世界が閉じた瞬間お話は生まれる
兄「主を助けたり冒険したりする犬の映画が昔はあったじゃないですか。そういう犬の愛の重さへの違和感が、デビュー作同様、出ちゃった感じはします」
弟「猿も意地悪に書くのは避けようと兄と話していて、それで猿蟹合戦での悪行を後悔する猿にしたのかな」
兄「そして雉は『鶏は三歩歩けば忘れる』という諺を弟がしきりに言っていて」
弟「鳥頭=記憶喪失なんて典型的すぎますけど。でも雉は雄の方がキレイだし、受け専門なんだろうなとか、それで恋愛になったのか」
兄「いきなり佳代ちゃんを出してきたんですよ、弟が。試し書きの段階でもう雉と佳代ちゃんが散歩していて、ああ、こんなしっとりしたトーンで書くんだなって」
弟「僕は素直にいいなあと思った部分ほど記憶にないんですよ。当たり前すぎて」
兄「桃次郎が桃ではなく、川で拾ってきた〈マラフグリ〉から生まれた設定も、ダメ出しされると思ったら、ああ、いいのねって(笑)」
弟「少しギャグっぽい話はお互いニヤニヤしながら書いていますね。特にマラフグリはいかにも兄なんです、私に言わせると(笑)。そういう価値観を共有しているから、1つの作品を書いていけるのかもしれません」
担当編集者によれば、正視を躊躇うほど剥き出しな人間を描いてきた著者の真価が存分に発揮されるために、昔話という誰もが知る拠り所が必要だったという。

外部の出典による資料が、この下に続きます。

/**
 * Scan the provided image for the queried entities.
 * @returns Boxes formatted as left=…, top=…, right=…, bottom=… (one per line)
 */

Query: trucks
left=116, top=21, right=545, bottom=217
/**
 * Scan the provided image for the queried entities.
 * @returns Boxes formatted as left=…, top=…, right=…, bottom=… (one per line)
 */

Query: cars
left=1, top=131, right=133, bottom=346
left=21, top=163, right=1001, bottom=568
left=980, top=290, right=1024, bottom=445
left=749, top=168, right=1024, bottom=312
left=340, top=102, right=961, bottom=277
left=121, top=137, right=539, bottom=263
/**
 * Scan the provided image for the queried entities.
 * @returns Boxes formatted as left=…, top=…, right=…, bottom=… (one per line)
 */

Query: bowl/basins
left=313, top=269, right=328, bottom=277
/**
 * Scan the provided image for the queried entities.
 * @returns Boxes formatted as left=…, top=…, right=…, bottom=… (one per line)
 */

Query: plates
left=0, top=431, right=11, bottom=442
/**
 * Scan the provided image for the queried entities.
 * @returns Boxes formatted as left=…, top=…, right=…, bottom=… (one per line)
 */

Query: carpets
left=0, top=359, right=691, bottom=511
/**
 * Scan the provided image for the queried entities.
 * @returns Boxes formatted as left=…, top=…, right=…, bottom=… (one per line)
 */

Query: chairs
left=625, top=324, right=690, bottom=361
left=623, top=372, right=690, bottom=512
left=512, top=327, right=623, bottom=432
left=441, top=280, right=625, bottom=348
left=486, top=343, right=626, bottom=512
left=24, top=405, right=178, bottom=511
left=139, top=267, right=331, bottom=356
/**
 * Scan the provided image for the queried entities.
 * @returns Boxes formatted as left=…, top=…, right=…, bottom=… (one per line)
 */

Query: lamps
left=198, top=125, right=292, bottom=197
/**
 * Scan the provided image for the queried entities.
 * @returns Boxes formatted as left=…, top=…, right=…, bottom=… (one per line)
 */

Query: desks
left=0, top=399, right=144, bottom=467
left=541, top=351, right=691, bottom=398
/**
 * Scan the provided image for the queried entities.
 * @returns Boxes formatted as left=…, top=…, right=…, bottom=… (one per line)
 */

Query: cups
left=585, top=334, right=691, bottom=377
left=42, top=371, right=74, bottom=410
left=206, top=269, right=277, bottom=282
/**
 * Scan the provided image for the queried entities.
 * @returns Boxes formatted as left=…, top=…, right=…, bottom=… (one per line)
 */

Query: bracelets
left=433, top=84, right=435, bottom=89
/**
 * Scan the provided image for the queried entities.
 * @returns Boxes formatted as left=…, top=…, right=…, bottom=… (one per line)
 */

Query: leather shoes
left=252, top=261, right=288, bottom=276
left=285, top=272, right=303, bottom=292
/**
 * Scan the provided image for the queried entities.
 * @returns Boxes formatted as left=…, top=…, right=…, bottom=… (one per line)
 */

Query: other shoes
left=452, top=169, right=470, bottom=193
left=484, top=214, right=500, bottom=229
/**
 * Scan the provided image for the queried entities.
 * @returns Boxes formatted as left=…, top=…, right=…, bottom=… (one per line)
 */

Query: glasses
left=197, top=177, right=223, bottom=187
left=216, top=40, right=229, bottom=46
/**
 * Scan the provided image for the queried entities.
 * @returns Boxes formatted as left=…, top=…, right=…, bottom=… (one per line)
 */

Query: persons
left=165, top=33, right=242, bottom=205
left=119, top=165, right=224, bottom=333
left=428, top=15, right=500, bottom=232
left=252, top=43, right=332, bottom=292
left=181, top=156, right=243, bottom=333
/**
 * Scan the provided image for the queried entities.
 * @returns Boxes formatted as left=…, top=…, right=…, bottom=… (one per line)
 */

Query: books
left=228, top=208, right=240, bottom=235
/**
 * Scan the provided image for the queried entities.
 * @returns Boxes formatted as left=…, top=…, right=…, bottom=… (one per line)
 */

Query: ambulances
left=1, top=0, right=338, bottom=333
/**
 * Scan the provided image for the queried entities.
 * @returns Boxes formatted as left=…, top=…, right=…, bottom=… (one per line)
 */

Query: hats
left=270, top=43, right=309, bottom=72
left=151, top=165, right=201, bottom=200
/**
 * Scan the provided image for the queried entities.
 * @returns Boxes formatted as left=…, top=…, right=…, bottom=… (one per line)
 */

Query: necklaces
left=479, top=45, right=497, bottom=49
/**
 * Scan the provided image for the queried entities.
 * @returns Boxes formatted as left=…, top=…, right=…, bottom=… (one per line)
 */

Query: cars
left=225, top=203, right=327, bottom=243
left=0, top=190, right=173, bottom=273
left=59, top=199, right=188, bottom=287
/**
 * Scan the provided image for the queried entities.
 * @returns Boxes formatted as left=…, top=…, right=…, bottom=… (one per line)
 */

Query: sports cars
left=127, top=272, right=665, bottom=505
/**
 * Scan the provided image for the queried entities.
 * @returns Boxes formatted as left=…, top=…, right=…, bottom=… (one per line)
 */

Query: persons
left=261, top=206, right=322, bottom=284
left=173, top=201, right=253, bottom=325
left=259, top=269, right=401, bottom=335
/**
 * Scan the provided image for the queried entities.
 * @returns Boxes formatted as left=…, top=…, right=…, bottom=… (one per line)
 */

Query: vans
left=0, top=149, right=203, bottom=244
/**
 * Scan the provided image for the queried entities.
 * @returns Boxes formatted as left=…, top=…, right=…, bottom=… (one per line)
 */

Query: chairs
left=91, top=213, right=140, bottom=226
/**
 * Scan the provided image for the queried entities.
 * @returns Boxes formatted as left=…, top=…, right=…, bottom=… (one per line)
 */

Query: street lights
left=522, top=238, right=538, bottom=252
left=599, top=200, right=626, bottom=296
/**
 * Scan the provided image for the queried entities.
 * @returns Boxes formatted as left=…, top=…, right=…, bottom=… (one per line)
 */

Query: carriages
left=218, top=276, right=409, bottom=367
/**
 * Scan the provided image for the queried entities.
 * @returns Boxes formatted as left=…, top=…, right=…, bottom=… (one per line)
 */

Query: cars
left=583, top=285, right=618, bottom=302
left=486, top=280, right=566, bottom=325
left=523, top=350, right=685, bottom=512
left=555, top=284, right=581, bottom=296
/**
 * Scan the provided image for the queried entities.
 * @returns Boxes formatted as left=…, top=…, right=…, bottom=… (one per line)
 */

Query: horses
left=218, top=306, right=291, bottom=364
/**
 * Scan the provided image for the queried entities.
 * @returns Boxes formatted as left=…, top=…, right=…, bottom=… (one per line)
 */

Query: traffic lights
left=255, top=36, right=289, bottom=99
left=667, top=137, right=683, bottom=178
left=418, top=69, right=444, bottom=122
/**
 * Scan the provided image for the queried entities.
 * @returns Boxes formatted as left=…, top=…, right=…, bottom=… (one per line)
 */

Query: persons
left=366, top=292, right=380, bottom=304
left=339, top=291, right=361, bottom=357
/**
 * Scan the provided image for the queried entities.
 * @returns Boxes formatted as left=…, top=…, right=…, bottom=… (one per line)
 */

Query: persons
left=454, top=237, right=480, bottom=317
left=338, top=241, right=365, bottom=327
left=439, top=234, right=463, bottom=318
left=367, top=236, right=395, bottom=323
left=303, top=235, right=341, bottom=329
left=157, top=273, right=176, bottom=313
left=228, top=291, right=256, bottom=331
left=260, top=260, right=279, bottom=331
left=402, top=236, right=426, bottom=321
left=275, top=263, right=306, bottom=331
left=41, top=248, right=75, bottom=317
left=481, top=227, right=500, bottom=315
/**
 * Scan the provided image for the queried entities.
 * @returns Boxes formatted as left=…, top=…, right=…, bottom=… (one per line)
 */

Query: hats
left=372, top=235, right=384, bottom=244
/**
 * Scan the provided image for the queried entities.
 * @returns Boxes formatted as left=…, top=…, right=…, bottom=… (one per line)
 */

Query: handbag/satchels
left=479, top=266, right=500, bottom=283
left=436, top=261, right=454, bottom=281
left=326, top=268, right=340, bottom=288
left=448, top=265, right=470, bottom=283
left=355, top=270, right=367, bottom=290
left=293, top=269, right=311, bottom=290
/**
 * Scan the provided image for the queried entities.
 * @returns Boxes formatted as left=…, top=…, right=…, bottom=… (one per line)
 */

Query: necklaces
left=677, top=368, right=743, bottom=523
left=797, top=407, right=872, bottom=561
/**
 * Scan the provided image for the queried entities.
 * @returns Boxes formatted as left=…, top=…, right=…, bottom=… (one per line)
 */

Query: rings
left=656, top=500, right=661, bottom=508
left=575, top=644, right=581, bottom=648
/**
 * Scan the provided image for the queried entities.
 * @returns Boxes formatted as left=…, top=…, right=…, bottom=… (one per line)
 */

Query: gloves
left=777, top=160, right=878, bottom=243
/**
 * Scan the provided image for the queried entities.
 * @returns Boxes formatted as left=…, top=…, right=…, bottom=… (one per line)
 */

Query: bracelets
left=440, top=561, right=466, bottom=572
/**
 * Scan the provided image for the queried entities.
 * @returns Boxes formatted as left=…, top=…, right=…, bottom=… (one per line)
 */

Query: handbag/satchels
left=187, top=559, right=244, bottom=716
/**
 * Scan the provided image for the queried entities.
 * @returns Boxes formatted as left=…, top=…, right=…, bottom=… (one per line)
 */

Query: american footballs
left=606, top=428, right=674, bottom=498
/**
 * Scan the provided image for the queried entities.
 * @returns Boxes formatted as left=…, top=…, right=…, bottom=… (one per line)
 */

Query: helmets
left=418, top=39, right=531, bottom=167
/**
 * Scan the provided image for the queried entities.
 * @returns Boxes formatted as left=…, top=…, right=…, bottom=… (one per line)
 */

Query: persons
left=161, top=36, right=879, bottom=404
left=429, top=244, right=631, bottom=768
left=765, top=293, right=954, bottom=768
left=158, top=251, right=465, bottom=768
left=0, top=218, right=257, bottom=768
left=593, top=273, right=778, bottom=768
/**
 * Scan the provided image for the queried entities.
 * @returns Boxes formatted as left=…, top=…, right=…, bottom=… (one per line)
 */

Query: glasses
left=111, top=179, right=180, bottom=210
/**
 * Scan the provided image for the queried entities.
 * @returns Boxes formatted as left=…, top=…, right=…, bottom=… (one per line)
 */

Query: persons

兄「桃太郎にしても、物語はなぜ終わるのかって、確か弟が言い出したんです。登場人物にとっての世界が閉じた瞬間にお話は生まれ、結び目がなくなると今度は三つ編みが解けるみたいに、物語性は失われるって」
弟「一度は終わった物語をどう続けてどう閉じるか、そこは真剣に考えたよね」
兄「その時は『当たり前すぎるクエスチョンかなあ』とも思ったけど、自分もRPGゲームの終盤でずっとウロウロしているんですよ。敵を倒すと終わっちゃうのがイヤだから。そんな話を延々とできるくらいだし、たぶん今後も2人で書いていきそうな気はしますね」
弟「うん。2人で書くのが兄と僕の当たり前なので」
宝を返さないのも物語が終わることへの抵抗なのか、人や鬼も含めた多くの欲や意地が渦巻く様は滑稽でも悲壮でもあり、どこか遠い御伽噺に見えて全くそうではない近さも、大森兄弟作品の不思議な魅力の1つである。
【プロフィール】
大森兄弟(おおもりきょうだい)/兄(左)は1975年、弟(右)は1976年、共に愛知県一宮市生まれ。「その後に東京の大森に移り、だから大森兄弟。捻りがなくてすみません」。兄は看護師、弟は会社員の傍ら、2009年に『犬はいつも足元にいて』で第46回文藝賞を受賞。翌年の芥川賞候補に。著書は他に『まことの人々』『わたしは妊婦』『ウナノハテノガタ』。今も兄は横浜、弟は川崎に住み、「中間あたりのルノアールとかで週1回は会います」。兄・165cm、62kg、A型。弟・170cm、72kg、B型。